Ich hatte alles gut geplant, Feier in meinem Elternhaus, das seit dem Tod meiner Eltern leer steht. Einladungen kreuz und quer, Verwandte, alte und neue Freunde, Kollegen. Viele waren in Urlaub, wie immer bei meinen Geburtstagen mitten in den Sommerferien. Aber so etwa 60 Leute kamen, von der 95jährigen Tante Mathilde bis zum gerade geborenen Baby einer Freundin. Das Saxofonquartett sollte spielen – eine von uns konnte nicht. Die Bigbandfreunde hatte ich eingeladen, das ganze Equipment stand bereit, die meisten kamen aus unterschiedlichen Gründen nicht(unzuverlässige Musiker!!), die Jazzcomboleute kamen zwar, aber zu unterschiedlichen Zeiten, da das Fest sich über den ganzen Tag erstreckte.

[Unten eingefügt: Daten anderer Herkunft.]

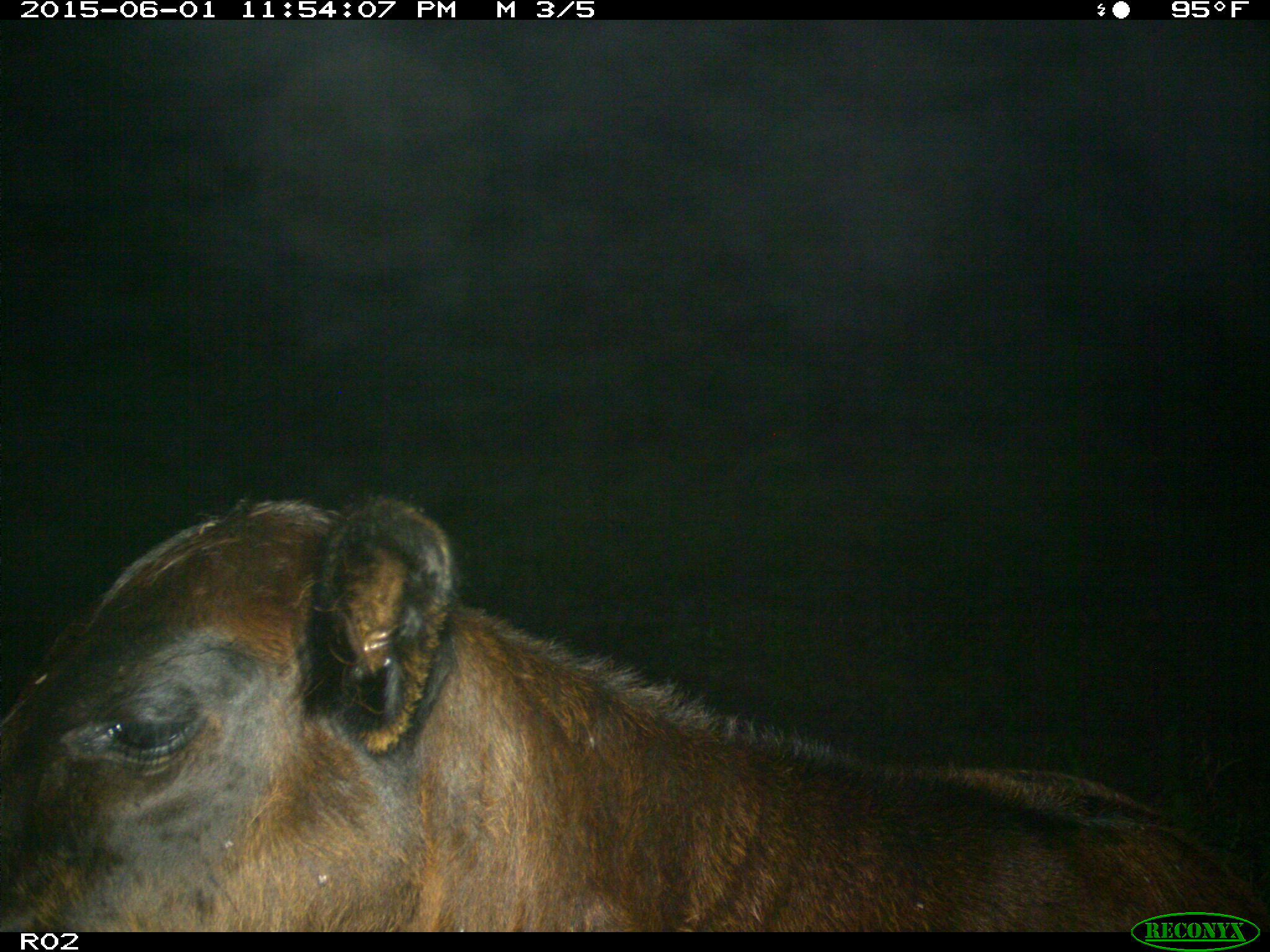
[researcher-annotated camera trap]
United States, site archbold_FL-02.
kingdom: Animalia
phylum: Chordata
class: Mammalia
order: Artiodactyla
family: Bovidae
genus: Bos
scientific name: Bos taurus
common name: domestic cow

Zwei Möglichkeiten hatte ich: 1. Beleidigte Leberwurst. 2. Plan B., wie ich es von meinem verstorbenen Papa kenne: Auf keinen Fall die Laune verderben lassen! Also griff ich irgendwann kurz entschlossen zur Gitarre, Liedertexte hatte ich wohlweislich vorbereitet, und nach anfänglichem Geziere und Zögern hatte ich alle so weit, dass sie mitsangen. Mein Papa hatte das bei Familienfesten auch immer so gemacht, erst maulten alle, aber da er unerbittlich war, sangen sie dann doch mit, und hinterher hieß es jedes Mal: Was für ein schönes Fest! Also – wir sangen. Wir sangen Beatleslieder, wir sangen alte Schlager, wir sangen Tangos, wir sangen Volkslieder aus aller Welt. Einer setzte sich ans Klavier, der Mieter aus Haiti spielte Congas, selbst die steifsten Rechtsanwälte und Vermögensberater spielten Bongos oder Shaker. Die Babies jauchzten, Tante Elfriede(auch schon 90) wollte nicht nach Hause, obwohl sie bei Familienfesten sonst immer sehr früh geht.
Es ging bis in die frühen Morgenstunden, es war viel besser, als von „Profis“ dargebotene Musik, weil alle selber beteiligt waren. Irgendwann fing eine Freundin an, Gedichte zu rezitieren, dann wurde weiter gesungen und getanzt. Zu später Stunde kam noch die Bigbandsängerin und scattete wie verrückt, begleitet von dem haiitianischen Trommler. Es war eine Wonne! Mein schönster Geburtstag überhaupt! Und viele, viele riefen am nächsten Tag an und bedankten sich noch mal extra für dieses schöne Fest. Eine liebe alte Freundin, die ich schon seit dem Kindergarten kenne und lange nicht mehr gesehen hatte, hatte es am Abend auf den Punkt gebracht. Sie sagte zu mir: Ich bin sicher, dein Papa da oben hört uns jetzt zu! Und genau das dachte ich auch.